McAfee Data Exchange Layer (DXL) connects security technologies from multiple vendors through an open platform that builds deeper integration among products. The Intel® Security Innovation Alliance facilitates technology interoperability and streamlines the integration of security products. Innovation Alliance partners with McAfee DXL-ready solutions enable bi-directional threat information sharing that helps deliver immediate threat protection.
The following Innovation Alliance partners have integrated their solutions with McAfee DXL.
Avecto is a leader in Windows privilege management, helping organizations deploy secure and compliant desktops, laptops, and servers. Avecto’s Defendpoint solution is integrated onto DXL, receiving application reputation information from McAfee Threat Intelligence Exchange to inform application elevation and sandboxing configurations. This shared information reduces the risk of allowing potentially dangerous applications to run with elevated privileges. Avecto customers receive reports with timely updates to application reputation, a key factor in understanding the risk of application elevation and sandboxing policies that may prompt risk-based adjustments.
Boldon James software helps organizations with the most demanding communication requirements manage sensitive information securely and in compliance. Boldon James Classifier integrates with McAfee DXL, enhancing McAfee DLP and McAfee SIEM deployments. For example, using McAfee DXL, Classifier shares events in real time with McAfee Enterprise Security Manager (SIEM), which then monitors, correlates, and analyzes the classification and data handling actions of end users. This uncovers suspicious behavior and insider threats, and automatically launches remedial actions.

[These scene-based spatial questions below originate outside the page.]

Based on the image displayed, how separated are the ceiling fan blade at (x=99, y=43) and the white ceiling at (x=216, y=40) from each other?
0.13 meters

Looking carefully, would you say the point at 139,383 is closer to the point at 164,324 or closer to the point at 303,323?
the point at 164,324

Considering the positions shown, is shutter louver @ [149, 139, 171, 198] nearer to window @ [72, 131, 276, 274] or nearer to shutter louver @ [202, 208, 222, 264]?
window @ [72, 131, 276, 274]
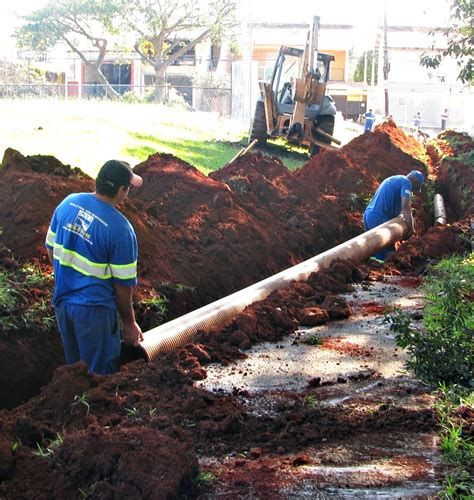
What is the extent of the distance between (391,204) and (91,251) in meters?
7.46

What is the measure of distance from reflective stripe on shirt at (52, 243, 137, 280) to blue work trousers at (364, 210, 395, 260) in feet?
22.2

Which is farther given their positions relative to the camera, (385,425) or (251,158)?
(251,158)

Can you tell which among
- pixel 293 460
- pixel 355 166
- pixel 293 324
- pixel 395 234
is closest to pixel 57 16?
pixel 355 166

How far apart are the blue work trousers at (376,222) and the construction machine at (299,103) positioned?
7068 millimetres

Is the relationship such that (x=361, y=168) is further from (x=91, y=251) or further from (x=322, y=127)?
(x=91, y=251)

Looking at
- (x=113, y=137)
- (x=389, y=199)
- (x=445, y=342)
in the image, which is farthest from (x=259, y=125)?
(x=445, y=342)

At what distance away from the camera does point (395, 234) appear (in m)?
12.2

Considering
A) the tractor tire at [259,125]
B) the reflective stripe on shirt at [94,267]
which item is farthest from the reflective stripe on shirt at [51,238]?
the tractor tire at [259,125]

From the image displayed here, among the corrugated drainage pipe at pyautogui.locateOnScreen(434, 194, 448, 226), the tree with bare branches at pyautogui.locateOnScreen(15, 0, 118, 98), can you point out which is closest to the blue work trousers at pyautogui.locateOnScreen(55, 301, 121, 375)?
the corrugated drainage pipe at pyautogui.locateOnScreen(434, 194, 448, 226)

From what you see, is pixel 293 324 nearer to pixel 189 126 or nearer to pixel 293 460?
pixel 293 460

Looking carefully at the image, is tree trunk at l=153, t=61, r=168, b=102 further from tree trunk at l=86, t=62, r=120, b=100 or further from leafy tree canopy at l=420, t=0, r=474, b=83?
leafy tree canopy at l=420, t=0, r=474, b=83

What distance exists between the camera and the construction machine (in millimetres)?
19516

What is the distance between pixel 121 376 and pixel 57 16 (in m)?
43.5

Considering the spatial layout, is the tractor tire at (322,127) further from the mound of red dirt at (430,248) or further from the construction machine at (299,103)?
the mound of red dirt at (430,248)
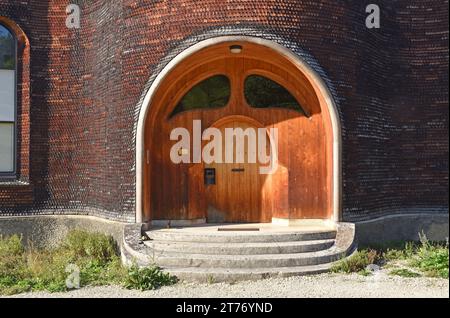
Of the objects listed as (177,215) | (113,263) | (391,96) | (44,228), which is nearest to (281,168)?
(177,215)

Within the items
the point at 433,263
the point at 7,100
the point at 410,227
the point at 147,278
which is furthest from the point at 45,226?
the point at 410,227

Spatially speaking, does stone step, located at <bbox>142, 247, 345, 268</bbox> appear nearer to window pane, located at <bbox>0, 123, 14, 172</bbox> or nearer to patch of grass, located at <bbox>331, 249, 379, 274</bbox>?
patch of grass, located at <bbox>331, 249, 379, 274</bbox>

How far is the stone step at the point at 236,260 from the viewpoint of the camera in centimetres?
687

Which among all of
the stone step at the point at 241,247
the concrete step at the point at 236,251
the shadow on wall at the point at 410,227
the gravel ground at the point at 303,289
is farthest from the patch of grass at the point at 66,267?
the shadow on wall at the point at 410,227

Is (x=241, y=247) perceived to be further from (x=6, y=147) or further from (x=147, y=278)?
(x=6, y=147)

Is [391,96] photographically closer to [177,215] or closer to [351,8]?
[351,8]

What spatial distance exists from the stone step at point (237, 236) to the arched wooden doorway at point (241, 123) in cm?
98

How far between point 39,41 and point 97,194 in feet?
13.0

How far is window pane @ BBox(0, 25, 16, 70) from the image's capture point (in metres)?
9.84

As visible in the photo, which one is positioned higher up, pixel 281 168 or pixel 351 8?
pixel 351 8

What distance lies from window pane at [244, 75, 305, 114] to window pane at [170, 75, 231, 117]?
1.62 feet

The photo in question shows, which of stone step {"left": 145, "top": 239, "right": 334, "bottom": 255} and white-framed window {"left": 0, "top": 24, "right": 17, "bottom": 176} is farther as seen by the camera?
white-framed window {"left": 0, "top": 24, "right": 17, "bottom": 176}

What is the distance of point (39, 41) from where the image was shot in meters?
9.82

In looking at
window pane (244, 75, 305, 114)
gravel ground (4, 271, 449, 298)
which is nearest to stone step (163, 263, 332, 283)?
gravel ground (4, 271, 449, 298)
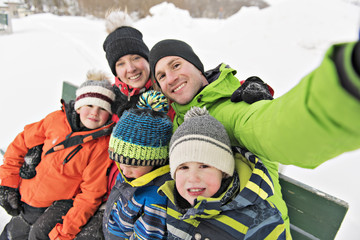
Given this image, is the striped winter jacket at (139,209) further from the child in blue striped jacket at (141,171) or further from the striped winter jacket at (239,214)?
the striped winter jacket at (239,214)

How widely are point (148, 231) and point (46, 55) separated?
6512mm

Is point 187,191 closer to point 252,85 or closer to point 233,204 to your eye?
point 233,204

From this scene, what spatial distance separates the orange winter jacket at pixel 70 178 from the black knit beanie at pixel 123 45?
2.09 ft

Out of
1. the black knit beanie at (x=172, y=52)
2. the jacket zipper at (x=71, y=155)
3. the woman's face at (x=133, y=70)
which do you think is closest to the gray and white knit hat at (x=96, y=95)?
the woman's face at (x=133, y=70)

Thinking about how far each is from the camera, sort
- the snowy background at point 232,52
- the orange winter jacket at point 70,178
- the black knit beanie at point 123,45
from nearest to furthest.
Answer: the orange winter jacket at point 70,178, the black knit beanie at point 123,45, the snowy background at point 232,52

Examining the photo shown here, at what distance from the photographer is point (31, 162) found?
1895 mm

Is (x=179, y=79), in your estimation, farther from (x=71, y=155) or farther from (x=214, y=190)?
(x=71, y=155)

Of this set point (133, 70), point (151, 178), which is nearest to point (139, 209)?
point (151, 178)

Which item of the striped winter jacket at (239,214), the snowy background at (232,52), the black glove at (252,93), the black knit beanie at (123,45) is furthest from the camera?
the snowy background at (232,52)

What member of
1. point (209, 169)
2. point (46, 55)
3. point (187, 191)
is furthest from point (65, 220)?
point (46, 55)

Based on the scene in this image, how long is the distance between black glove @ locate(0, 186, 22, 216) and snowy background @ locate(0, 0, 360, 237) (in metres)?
0.50

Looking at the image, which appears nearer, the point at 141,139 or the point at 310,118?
the point at 310,118

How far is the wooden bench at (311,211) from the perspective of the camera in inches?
46.9

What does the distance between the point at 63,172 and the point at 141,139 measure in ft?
2.92
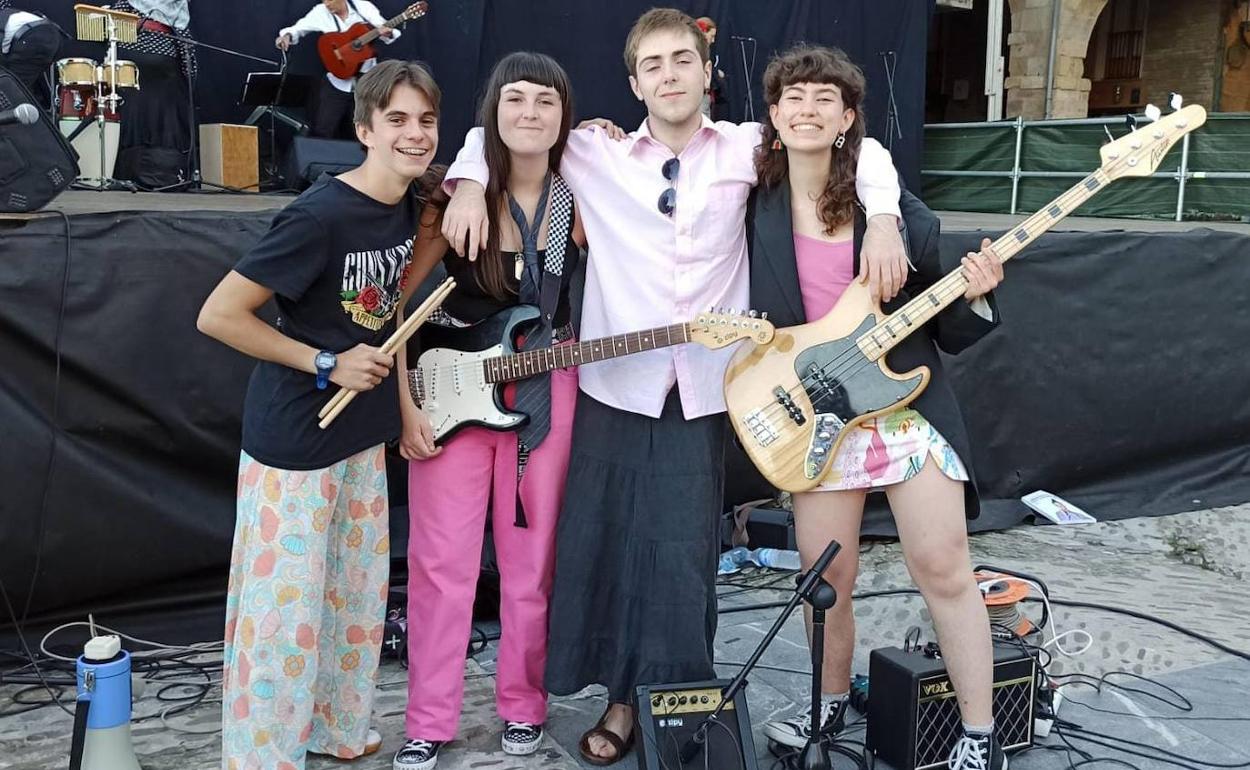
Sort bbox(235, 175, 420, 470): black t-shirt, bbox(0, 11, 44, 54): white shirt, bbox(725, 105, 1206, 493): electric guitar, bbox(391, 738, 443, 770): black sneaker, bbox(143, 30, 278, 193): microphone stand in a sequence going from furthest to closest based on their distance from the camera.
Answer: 1. bbox(143, 30, 278, 193): microphone stand
2. bbox(0, 11, 44, 54): white shirt
3. bbox(391, 738, 443, 770): black sneaker
4. bbox(725, 105, 1206, 493): electric guitar
5. bbox(235, 175, 420, 470): black t-shirt

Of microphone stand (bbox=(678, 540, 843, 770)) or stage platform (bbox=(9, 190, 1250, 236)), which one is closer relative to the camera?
microphone stand (bbox=(678, 540, 843, 770))

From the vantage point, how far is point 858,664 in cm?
370

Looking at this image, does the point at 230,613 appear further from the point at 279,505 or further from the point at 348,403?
the point at 348,403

CloudHASH Security (InfoReliance) is an industry leader providing cybersecurity, software engineering, cloud computing, and IT support to the U.S. government. CloudHASH provides McAfee ePolicy Orchestrator and McAfee DXL with integrated capabilities for incident response, APT and polymorphic malware hunting, vulnerability remediation, compliance, and asset discovery. When CloudHASH Security Signatures trigger an event, it can be tagged with an action of “Quarantine,” sending out a message over McAfee DXL to all listening devices.
CloudHASH also interacts with ForeScout CounterACT when a threat or infection is detected, sending a message across McAfee DXL to ForeScout CounterACT. Machines with a suspected threat can be quarantined and disconnected from the network, while the incident is investigated. Once remediated, ForeScout CounterACT receives a message via McAfee DXL to remove the machines from quarantine and restore network access.
TITUS is a leading provider of security and compliance software that helps organizations share information securely while meeting policy and compliance requirements. When important data usage events occur, such as the printing or downgrade of classified documents, an event is triggered and shared over McAfee DXL to all listening devices. This shared information helps organizations identify contextual user behavior to uncover insider threats, identify employees who may need additional training, and most importantly, identify potential data leaks out of the organization.
TrapX is a leader in the delivery of deception-based cybersecurity defense with solutions that rapidly detect and defend against new zero-day and APT attacks in real time. Its DeceptionGrid solution automates the deployment of network-camouflaged malware traps that are intermingled with IT resources. Integration with McAfee DXL enables DeceptionGrid to work with McAfee Threat Intelligence Exchange, providing actionable threat information that drives quicker identification of advanced threats and remediation.